We get used to noises our houses make. Some people even find them comforting. The furnace and fridge. The plumbing. Dehumidifiers, humidifiers, air purifiers, fans. Washer and dryer. Electric clocks. Lightbulbs clicking. Something falling. The settling, the creaky floorboards. We know them.
But what about those clicks coming from a chair or that rustling in the front hall? Usually not worth noticing.
Unless two birds somehow got into the house and you shooed one of them out but didn’t see what happened to the other. Was it still inside, stuck and fluttering? Birds are quiet -– it could be sneaking up from behind. It could’ve bumped its head and be dragging across the floor. Or it could be preparing to launch itself into my head.

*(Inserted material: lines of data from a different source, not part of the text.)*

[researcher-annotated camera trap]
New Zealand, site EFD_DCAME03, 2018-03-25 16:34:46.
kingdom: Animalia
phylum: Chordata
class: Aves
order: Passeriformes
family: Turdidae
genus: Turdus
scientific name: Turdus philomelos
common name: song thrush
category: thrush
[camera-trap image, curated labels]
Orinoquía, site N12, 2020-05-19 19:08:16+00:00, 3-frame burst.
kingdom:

Which is what happened last week. At the time, my ears were attuned to house noises I couldn’t identify. Yep, the damn thing came flying out of wherever! I screamed, of course, and propped open the door to the patio which it soon exited. And I knew I’d relive childhood nightmares of “Return of the Fly.”

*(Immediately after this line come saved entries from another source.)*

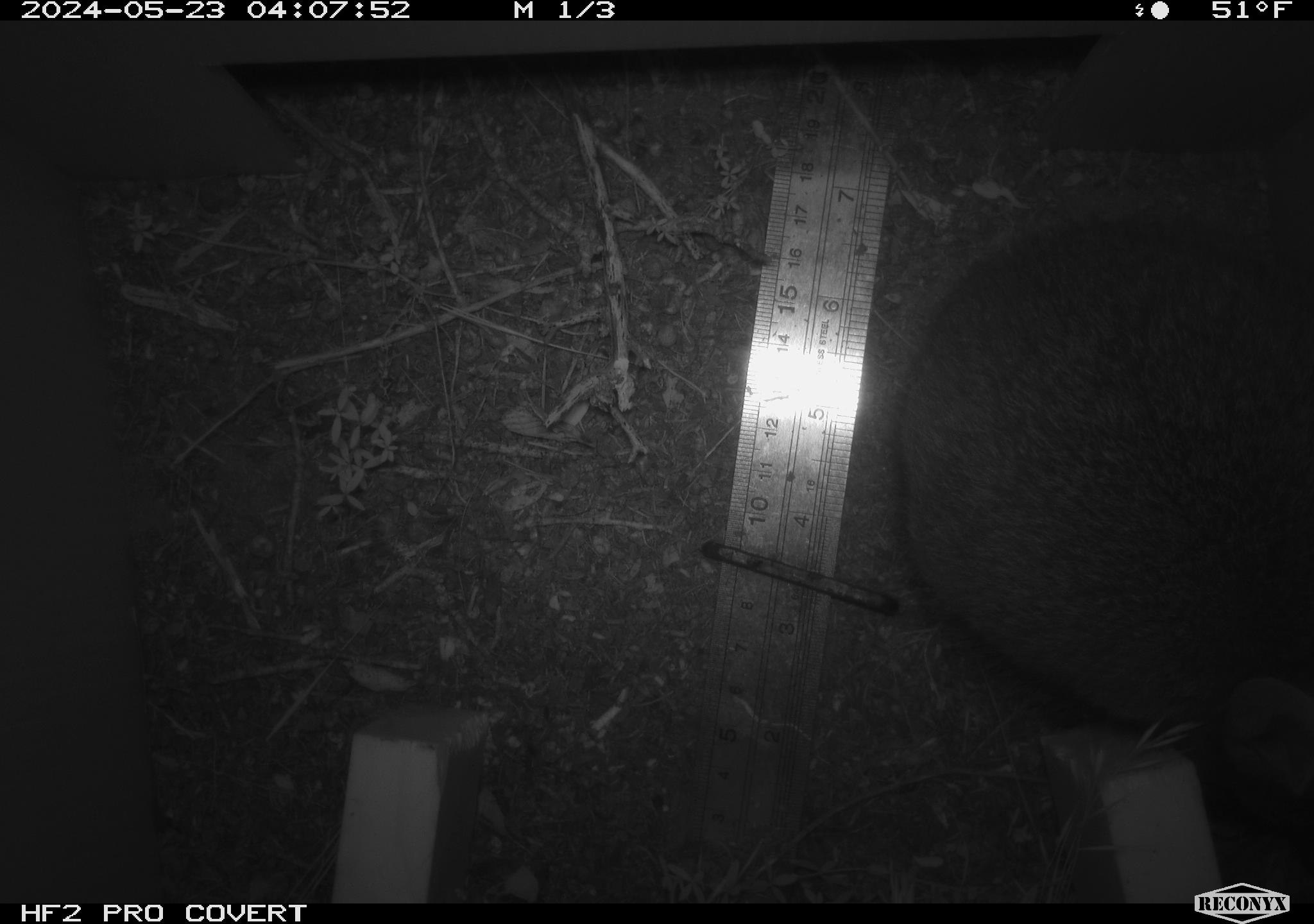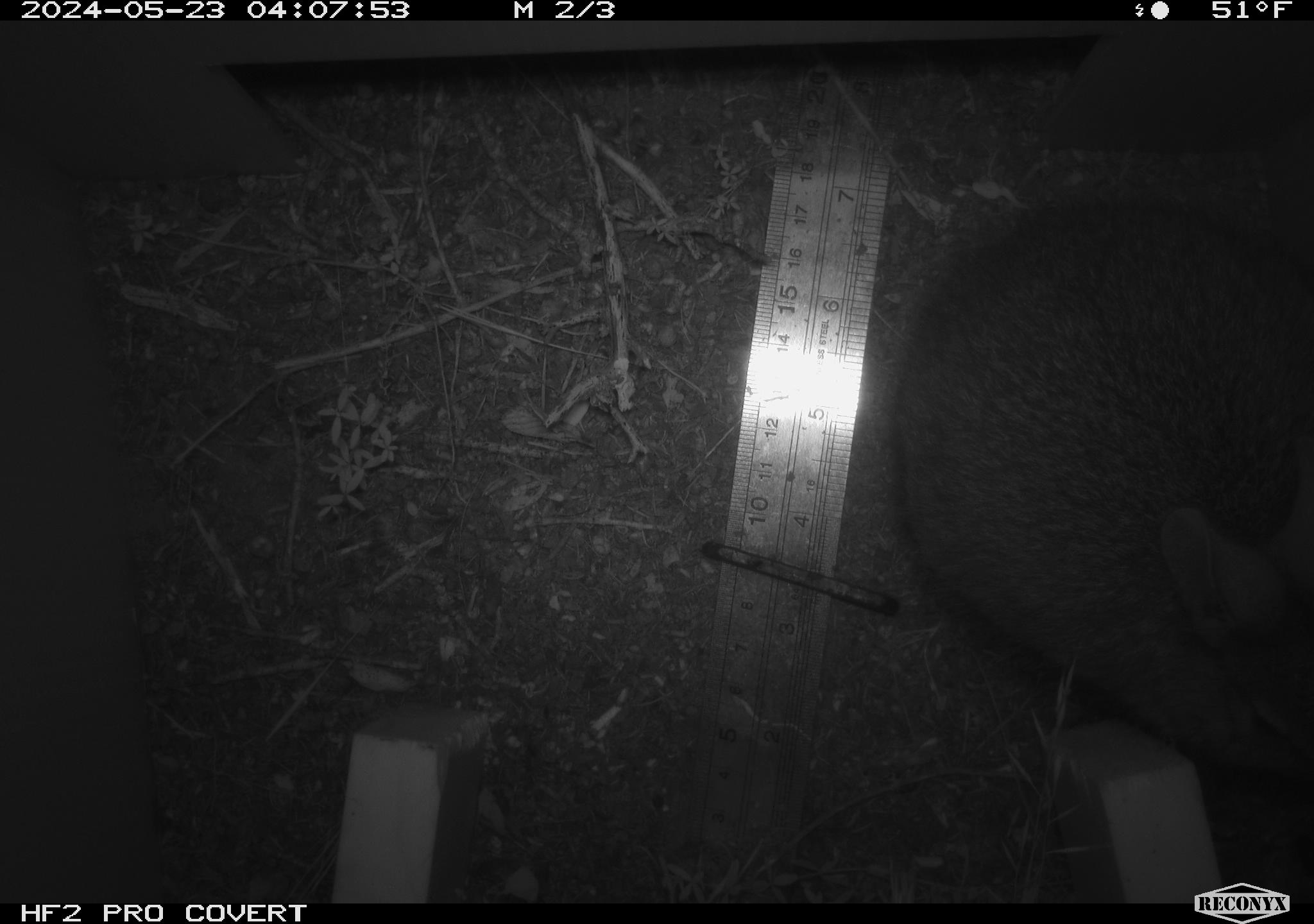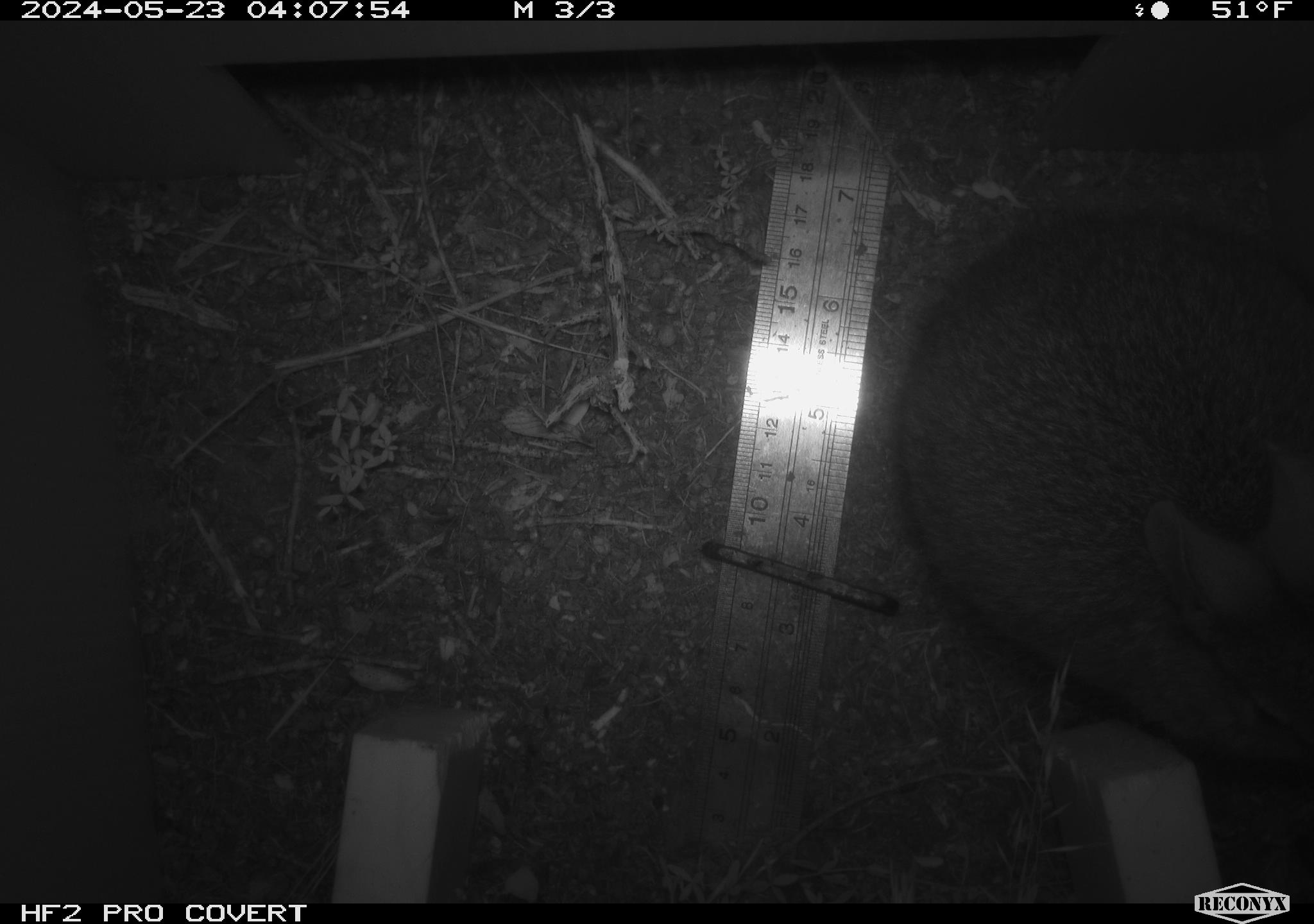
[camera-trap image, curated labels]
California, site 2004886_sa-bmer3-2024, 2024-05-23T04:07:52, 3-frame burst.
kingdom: Animalia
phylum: Chordata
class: Mammalia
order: Lagomorpha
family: Leporidae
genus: Sylvilagus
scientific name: Sylvilagus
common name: cottontail rabbits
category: sylvilagus species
Sylvilagus species (cottontail rabbits) (Sylvilagus).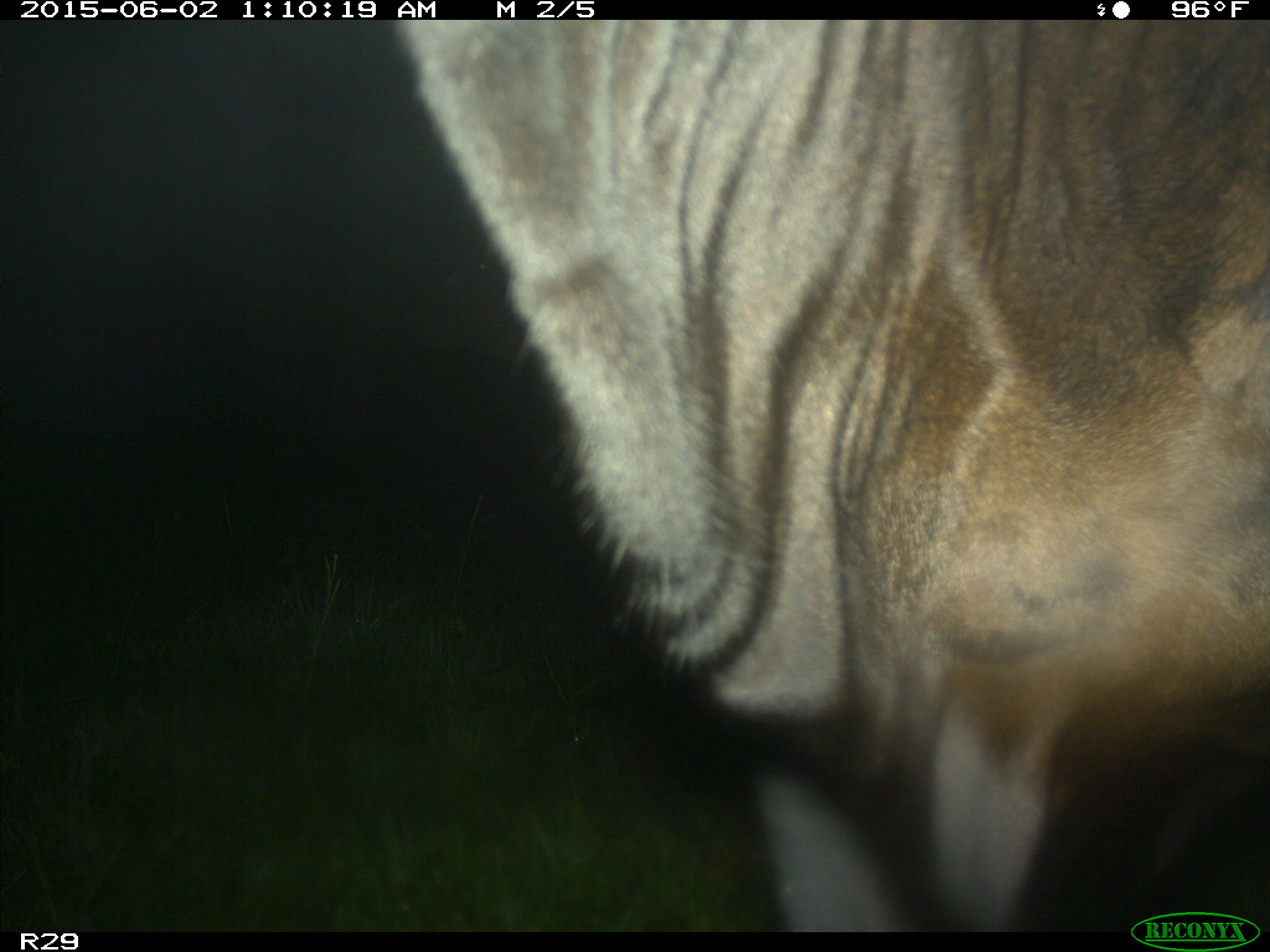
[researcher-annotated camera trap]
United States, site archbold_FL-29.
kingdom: Animalia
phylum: Chordata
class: Mammalia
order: Artiodactyla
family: Bovidae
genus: Bos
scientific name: Bos taurus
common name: domestic cow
Bos taurus (domestic cow).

The birds must’ve squeezed through the mail slot when I’d propped it open for fresh air. I’d opened that rather than the patio door because in July, a chipmunk got in, probably through the patio door I’d propped open to get a breeze.
I didn’t want to repeat that episode
We bought a Hav-a-Hart trap. The only one available let you choose between one- and two-sided, accompanied by unintelligible directions. We felt like Larry David struggling to open a hermetically sealed package.
An outdoor chipmunk sat watching through the glass patio door whose wood frame the indoor chipmunk chewed all night, hoping to tunnel through.
The next day we opened the open door and tried to usher the chipmunk out, but he hid. It’s an open floor plan, with just one door – to the closet— with a gap at the bottom he could scurry underneath and hide.
I hatched a tactical plan that would’ve tickled Dad, a WWII Logistical command. colonel. He’d rid his attic of squirrels by weaponizing loud dissonant music. Older squirrels fled but younger ones dug it. Riffing on the loud noise plan, we fired up Roomba while I pushed the upright vacuum cleaner and Steve ran around poking a broom underneath the sofa until we finally channeled the chipmunk out the door.
Afterward, Steve went to play first-person shooter games to relax. I went to the pool.
Next day when I went onto the patio, the chipmunk saw my face and scurried away so fast he fell while scrambling up a stone wall.
I guess he’s afraid of the noises inside our house.